WHAT THE EXERCISE ASKS: Restate the data exactly as given and keep the pictures out.

DATA SHOWN:
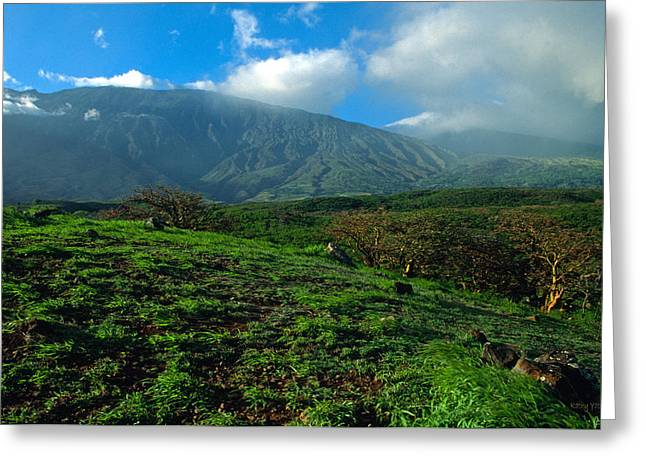 Haleakala Maui Greeting Cards - Heaven on Earth Greeting Card by Kathy Yates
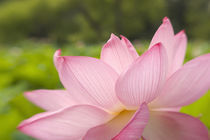 Closeup of pink lotus by Danita Delimont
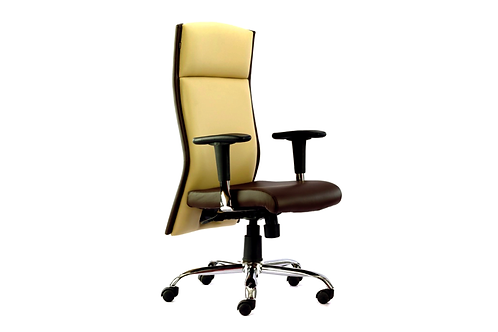 Plutus High Back Ergonomic Chair in Lime & Brown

RESULT OF THE EXERCISE:
 Haleakala Maui Greeting Cards - Heaven on Earth Greeting Card by Kathy Yates
 Closeup of pink lotus by Danita Delimont
 Plutus High Back Ergonomic Chair in Lime & Brown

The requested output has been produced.